4. Lack of physician presence.
The physician attempted to manage the patient from home. Increasingly, physician groups are assigning a physician to in-house Labor and Delivery coverage. Hospitals may pay a stipend to encourage in-house ob/gyn physician call coverage for the hospital. Alternatively, hospitals are establishing “laborist” programs. These allow on-site physician presence, with the ability to consult and even manage patients, in the absence of the patient’s primary physician.

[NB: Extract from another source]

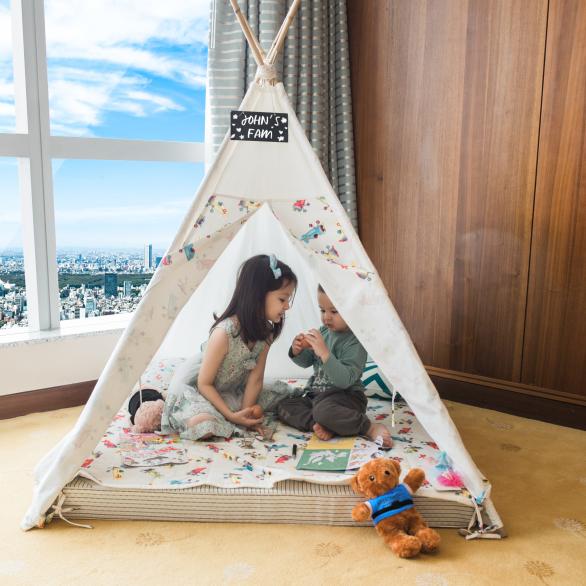 trẻ em chơi trong phòng gia đình khách sạn 5 sao intercontinental hà nội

5. Physician and nurse relationships.
It is clear that competent nurses are critical to quality patient care, particularly on labor and delivery. However, a physician cannot transfer ultimate responsibility to nurses. This is particularly important when concerns arise for fetal or maternal status, such as with a suspected placental abruption. It is the physician’s responsibility to personally evaluate the FHR tracing in critical situations. Electronic systems allow remote access to such records in real-time. If not in the hospital, one must avail oneself of this capability and be in a location that offers such access. Alternatively, personal presence on Labor and Delivery is ideal. As discussed previously, a “laborist” program can provide physician presence for urgent or emergent situations. However, such a program is relatively expensive and may not be a realistic option for some hospitals.
6. Lack of physician documentation during labor.
The lack of physician presence on labor and delivery contributes to the lack of contemporaneous documentation. However, electronic health records allow documentation when accessed remotely. Thus, it is possible to document one’s assessment and treatment plans remotely. However, when critical issues arise a physician’s immediate presence on Labor and Delivery is recommended.